■ DESCRIÇÃO DA TAREFA ■
Reproduza, sem qualquer alteração, o trecho do texto sobre Vygotsky e Bakhtin situado entre “Vygotsky e Bakhtin” e “sul de Moscou.”, incluindo ambos.

■ TEXTO PARA ANÁLISE ■
········

Vygotsky e Bakhtin são dois autores russos, contemporâneos, mas que, a princípio, não parecem ter se encontrado em nenhum momento, exceto talvez por intermédio de seus textos. Vygotsky nasceu em Orsha, cidade da Bielo-Rússia em 1896 e Bakhtin em 1895, em Oriol, ao sul de Moscou.

Vygotsky, na área da psicologia, via com incômodo a separação entre mente e corpo nas análises realizadas por seus contemporâneos. Estes compreendiam as ações do homem como fruto dos fenômenos internos (ligados à mente) ou como produto de um reflexo passivo das influências do meio sobre o mesmo (ligados ao corpo). Vygotsky, então, propõe uma teoria psicológica na qual o homem se constitui através das relações sociais via linguagem (FREITAS 1994). Já Bakhtin, atuando na área da linguagem, critica as perspectivas vigentes na época que viam a linguagem somente como um sistema abstrato de normas. Nessas perspectivas a comunicação, muitas vezes, se dá de forma isolada e toda a expressão e forma de compreensão é definida unicamente pelo sujeito falante, independente do contexto. Bakhtin rompe com essa visão interpretando que todo texto é dialógico, “conversa” com outros textos e vai de alguém a alguém, ou seja, o falante, quando se expressa, o faz visando a

um interlocutor e isso já molda sua fala. As produções desses teóricos irão perpassar a análise dos dados pois adotamos nesta pesquisa a visão de sujeitos sócio históricos, que se constituem enquanto tal na sua relação com o outro e com os elementos da sociedade em que vivem, relações mediadas pela linguagem (FREITAS, 1994). Tal visão terá implicações teórico- metodológicas importantes na construção e análise dos dados das entrevistas com os sujeitos da pesquisa – professores e alunos – envolvidos na experiência de ensino que investigamos.

········

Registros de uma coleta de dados
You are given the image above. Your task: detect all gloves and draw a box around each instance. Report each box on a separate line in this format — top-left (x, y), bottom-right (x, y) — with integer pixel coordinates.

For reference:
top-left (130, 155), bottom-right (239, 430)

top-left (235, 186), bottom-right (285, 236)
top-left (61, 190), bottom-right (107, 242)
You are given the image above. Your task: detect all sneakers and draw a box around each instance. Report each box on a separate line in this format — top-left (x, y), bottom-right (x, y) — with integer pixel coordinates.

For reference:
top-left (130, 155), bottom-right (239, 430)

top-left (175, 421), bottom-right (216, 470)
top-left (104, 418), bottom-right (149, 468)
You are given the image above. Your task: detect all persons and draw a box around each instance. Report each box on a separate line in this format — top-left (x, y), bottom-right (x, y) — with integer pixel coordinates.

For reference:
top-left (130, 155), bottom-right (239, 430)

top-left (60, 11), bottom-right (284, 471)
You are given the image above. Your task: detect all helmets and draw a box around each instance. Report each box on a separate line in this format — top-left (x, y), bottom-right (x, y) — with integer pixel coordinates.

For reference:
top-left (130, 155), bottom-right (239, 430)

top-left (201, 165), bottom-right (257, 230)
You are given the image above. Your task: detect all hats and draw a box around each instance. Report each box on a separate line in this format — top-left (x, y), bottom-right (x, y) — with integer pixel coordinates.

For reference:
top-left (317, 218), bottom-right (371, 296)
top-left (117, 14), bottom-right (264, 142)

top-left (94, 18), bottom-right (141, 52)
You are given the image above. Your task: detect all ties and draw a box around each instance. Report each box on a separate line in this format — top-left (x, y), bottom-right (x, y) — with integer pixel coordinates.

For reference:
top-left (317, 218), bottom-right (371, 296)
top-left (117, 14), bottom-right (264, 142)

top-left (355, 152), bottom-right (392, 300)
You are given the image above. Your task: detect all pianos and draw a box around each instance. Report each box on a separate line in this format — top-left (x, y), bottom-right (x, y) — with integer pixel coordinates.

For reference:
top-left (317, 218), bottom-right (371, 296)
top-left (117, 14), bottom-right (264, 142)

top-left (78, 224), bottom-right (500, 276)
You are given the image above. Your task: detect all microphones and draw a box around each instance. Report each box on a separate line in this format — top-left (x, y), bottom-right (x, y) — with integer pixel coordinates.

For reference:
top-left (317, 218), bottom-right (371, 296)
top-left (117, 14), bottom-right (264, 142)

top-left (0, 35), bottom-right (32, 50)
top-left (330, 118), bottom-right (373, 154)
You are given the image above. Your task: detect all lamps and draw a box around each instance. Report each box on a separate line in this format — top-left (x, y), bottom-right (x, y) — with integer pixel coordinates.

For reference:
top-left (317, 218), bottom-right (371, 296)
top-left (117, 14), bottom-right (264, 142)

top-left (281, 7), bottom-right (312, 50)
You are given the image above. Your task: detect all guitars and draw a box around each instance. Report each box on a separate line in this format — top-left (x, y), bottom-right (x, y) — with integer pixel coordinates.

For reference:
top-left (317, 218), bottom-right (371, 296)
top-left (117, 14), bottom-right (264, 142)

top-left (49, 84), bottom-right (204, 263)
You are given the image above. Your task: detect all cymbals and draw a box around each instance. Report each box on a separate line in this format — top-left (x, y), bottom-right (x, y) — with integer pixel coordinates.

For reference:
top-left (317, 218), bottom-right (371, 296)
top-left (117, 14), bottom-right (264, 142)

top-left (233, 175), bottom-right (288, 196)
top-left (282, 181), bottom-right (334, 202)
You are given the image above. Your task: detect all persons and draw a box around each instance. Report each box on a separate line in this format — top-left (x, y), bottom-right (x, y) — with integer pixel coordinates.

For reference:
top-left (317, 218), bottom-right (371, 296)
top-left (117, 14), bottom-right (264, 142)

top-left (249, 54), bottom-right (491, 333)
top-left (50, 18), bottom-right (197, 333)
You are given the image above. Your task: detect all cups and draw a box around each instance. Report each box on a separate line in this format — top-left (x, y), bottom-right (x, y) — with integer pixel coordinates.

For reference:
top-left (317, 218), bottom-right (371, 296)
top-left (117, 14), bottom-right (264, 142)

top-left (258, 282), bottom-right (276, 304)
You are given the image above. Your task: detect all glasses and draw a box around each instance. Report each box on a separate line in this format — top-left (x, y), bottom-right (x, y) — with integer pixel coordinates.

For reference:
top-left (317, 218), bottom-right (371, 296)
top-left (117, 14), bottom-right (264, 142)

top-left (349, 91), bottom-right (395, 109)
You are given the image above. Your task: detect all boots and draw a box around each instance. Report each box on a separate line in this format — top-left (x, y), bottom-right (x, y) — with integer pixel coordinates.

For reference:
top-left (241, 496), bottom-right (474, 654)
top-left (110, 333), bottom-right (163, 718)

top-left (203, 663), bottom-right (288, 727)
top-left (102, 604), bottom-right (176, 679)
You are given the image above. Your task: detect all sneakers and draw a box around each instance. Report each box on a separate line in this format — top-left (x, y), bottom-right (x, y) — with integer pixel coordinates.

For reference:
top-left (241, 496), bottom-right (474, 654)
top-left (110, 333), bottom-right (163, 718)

········

■ ÁREA DE RESPOSTA ■
Vygotsky e Bakhtin são dois autores russos, contemporâneos, mas que, a princípio, não parecem ter se encontrado em nenhum momento, exceto talvez por intermédio de seus textos. Vygotsky nasceu em Orsha, cidade da Bielo-Rússia em 1896 e Bakhtin em 1895, em Oriol, ao sul de Moscou.